> _PROBLEM_
Using the passage below on chemotherapy after gemcitabine for pancreatic cancer, mark each statement yes or no, and quote the words of the passage that settle it: (a) In the study of oxaliplatin with irinotecan, three patients had a partial response. (b) Boeck et al. saw objective responses in some patients given capecitabine. (c) In the study by Morizane et al., each 28-day course of S-1 was followed by a 21-day rest period.

> _PAGE EXTRACT_

· · ·

Oxaliplatin has also been investigated in combination with irinotecan (IROX) with some preliminary evidence of efficacy [24]. Thirty patients were treated with oxaliplatin (60 mg/m2 days 1 and 15) and irinotecan (60 mg/m2 days 1, 8 and 15 every 4 weeks); 3 (10%) partial responses were noted and the disease remained stable in a further 7 (23%) patients. The regimen was well tolerated and median TTP and survival were 4.1 and 5.9 months, respectively.

The combination of oxaliplatin (120 mg/m2) with pemetrexed (500 mg/m2 every 3 weeks) may have some activity. Initial results of a phase II study presented at the 2009 ASCO Annual Meeting showed 3 partial and 6 minor responses in 15 evaluable patients. The median PFS was 14 weeks and grade 3 toxicities appeared uncommon [25]. Oxaliplatin (130 mg/m2) has also been combined with another novel antifolate, raltitrexed (3 mg/m2). Forty one patients were treated in a phase II trial and the partial response rate was an encouraging 24% [26]. Significant toxicity was uncommon, but, disappointingly, median survival was only 5.2 months.

Single-Agent Fluoropyrimidines

Two single arm phase II studies and a retrospective series have addressed the role of a fluoropyrimidine as a single agent following disease progression on gemcitabine. Morizane et al. [27] reported on the use of S-1, a novel oral fluoropyrimidine prodrug, in this setting. S-1 consists of ftorafur, a 5-FU prodrug, combined with the dihydropyrimidine dehydrogenase (DPD) inhibitor, chloro-dihydroxypyridine, and the orotate phosphoribosyltransferase inhibitor potassium oxonate. In the study by Morizane et al., 40 patients received S-1 at a dose of 40 mg/m2 daily for 28 days followed by a 14-day rest period. Six (15%) patients had a partial response and 17 (43%) had stable disease. Median PFS and OS were 2 and 4.5 months, respectively. Nakai et al. [28] reported their institutional experience with S-1 in the second line treatment of gemcitabine-resistant pancreatic cancer at the University of Tokyo Hospital. Twenty nine patients were treated with 5 (17%) responding. Median PFS and OS were 2.5 and 7.8 months, respectively. Capecitabine (1,250 mg/m2 po bid for 2 weeks every 3 weeks) was administered to 39 patients by Boeck et al. [29]. No objective responses were seen and 13% of patients experienced grade 3 palmar-plantar erythema. Median TTP was 2.3 months and median survival was 7.6 months in this study, indicating some efficacy, even in the absence of objective responses.

· · ·

> _COLLECTED DATA_
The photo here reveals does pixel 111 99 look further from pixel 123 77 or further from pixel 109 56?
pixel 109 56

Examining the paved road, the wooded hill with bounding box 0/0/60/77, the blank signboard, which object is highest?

· · ·

> _EXERCISE SOLUTION_
(a) Yes: "3 (10%) partial responses were noted"
(b) No: "No objective responses were seen"
(c) No: "40 mg/m2 daily for 28 days followed by a 14-day rest period"